Appeal from a judgment of the Supreme Court (Dier, J.), entered October 30, 1996 in Washington County, which dismissed petitioner’s application, in a proceeding pursuant to CPLR article 78, to review a declaratory ruling by respondent Adirondack Park Agency.

Petitioner and his predecessors in title owned a large parcel of property located along the eastern shore of Lake George in the Town of Dresden, Washington County, that is within the Adirondack Park. In the 1960s, approximately 70 parcels of *812this property were sold to various individuals,* which conveyances included deeded access to the waterfront over the approximately five-acre parcel that is the subject of this case. Petitioner initially proposed to subdivide this parcel into six lots and in 1992 the application was approved. Prior to the withdrawal of the approval in August 1995, petitioner conveyed one parcel having shoreline frontage of 125 feet to third parties who intended to construct a one-family dwelling. Included in this conveyance was a deed provision committing 60 of the 125 feet of shoreline frontage to backlot shoreline access. On February 14, 1996, petitioner requested a declaratory ruling from respondent Adirondack Park Agency (hereinafter APA), with respect to, inter alia, the application of the shoreline restrictions set forth in Executive Law § 806 to his proposed subdivision.

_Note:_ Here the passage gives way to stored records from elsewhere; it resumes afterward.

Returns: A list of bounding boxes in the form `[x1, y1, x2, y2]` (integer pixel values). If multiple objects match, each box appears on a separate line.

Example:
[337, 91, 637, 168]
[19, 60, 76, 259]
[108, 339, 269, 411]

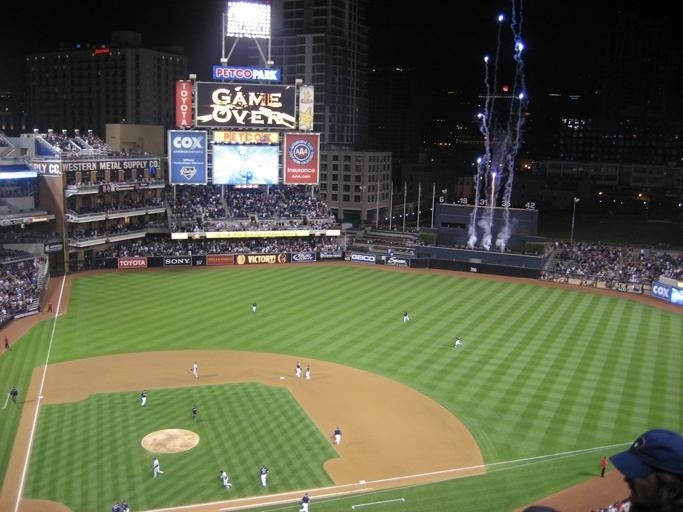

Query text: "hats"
[606, 428, 683, 478]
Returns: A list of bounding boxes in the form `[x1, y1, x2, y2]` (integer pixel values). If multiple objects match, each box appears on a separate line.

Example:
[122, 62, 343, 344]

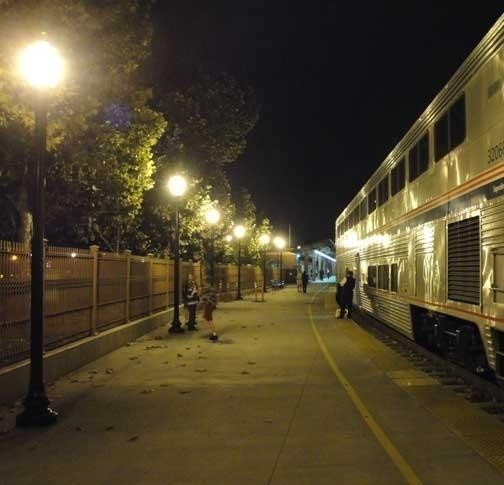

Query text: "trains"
[335, 11, 503, 389]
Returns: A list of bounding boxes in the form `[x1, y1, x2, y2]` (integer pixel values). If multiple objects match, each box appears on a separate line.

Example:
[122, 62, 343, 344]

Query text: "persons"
[336, 271, 356, 320]
[296, 268, 302, 293]
[318, 268, 325, 281]
[183, 279, 200, 331]
[198, 274, 218, 341]
[302, 270, 308, 293]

Two subparagraphs of Executive Law § 806 are applicable; Executive Law § 806 (1) (a) (1), which provides that the minimum lot width along the shoreline for each one-family residential structure in the applicable moderate intensity use area is 100 feet, and Executive Law § 806 (1) (a) (4), which provides that the minimum shoreline frontage required to support deeded access for 5 to 20 backlots is 100 feet, with an additional three feet for each backlot over 20 and up to 100 (Executive Law § 806 [1] [a] [4] [a], [b]). In the APA’s view these subparagraphs are discrete which means there must be sufficient shoreline frontage to support residential use and sufficient frontage to support backlot access. Under this interpretation, petitioner’s shorefront lots would have to have 350 feet of shoreline footage (100 feet for the residence, 100 feet for the first 20 backlots and 150 feet for the remaining 50). Contending that these subparagraphs should be read together so that the shoreline footage supporting residential use could also support backlot access, petitioner challenged the APA’s interpretation in this CPLR article 78 proceeding. Supreme Court dismissed the petition, finding that the APA’s interpretation was not arbitrary or capricious as it was consistent with the purposes of the Adirondack Park Agency Act. Petitioner appeals.

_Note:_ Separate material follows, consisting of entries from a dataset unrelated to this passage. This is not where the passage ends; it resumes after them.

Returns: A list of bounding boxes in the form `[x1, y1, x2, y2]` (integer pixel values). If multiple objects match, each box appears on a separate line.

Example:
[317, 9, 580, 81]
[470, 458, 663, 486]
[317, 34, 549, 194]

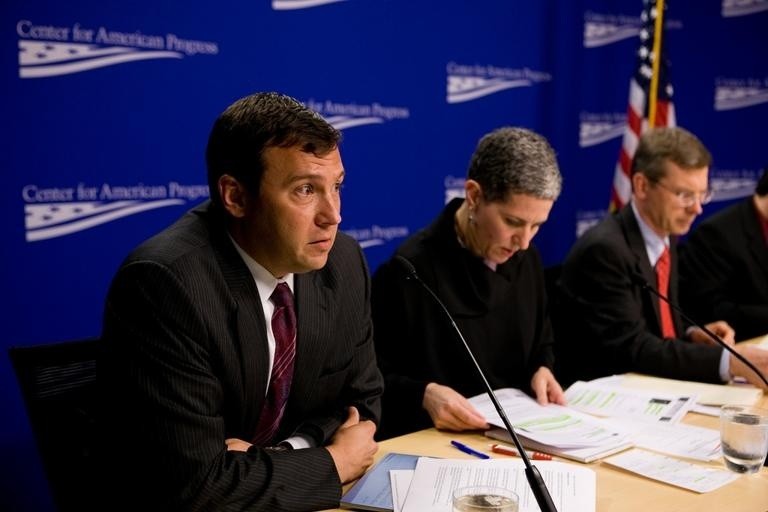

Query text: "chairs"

Our task in interpreting statutes is to ascertain and give effect to the intention of the Legislature (see, Matter of Yolanda D., 88 NY2d 790, 795) which requires us to look to the spirit and purpose of the statute (see, Albright v Metz, 88 NY2d 656, *813664). The stated purpose of Executive Law § 806 is “to provide adequate protection of the quality of the [bodies of water within the Adirondack Park] and the qualities of their shorelines” (Executive Law § 806 [1]). It is clearly understood that the optimum means for achieving this purpose is to provide for the dispersal of development and use, thereby alleviating the impact upon water quality and preventing the degradation of the shoreline. The APA’s interpretation is consonant with this as it promotes the dispersal of use and development whereas petitioner’s is not, as his construction would allow more intensive use of the shoreline. Furthermore, if the Legislature intended these subparagraphs to be read together, it can be assumed it would have included them in a single subparagraph or otherwise indicated they could be merged. Accordingly, for these reasons, we agree with Supreme Court’s resolution of this proceeding and affirm.

Cardona, P. J., Mercure, Crew III and Spain, JJ., concur. Ordered that the judgment is affirmed, without costs.

Supreme Court permitted many of these property owners to intervene in this proceeding over petitioner’s objection. Petitioner has not appealed from this aspect of Supreme Court’s order.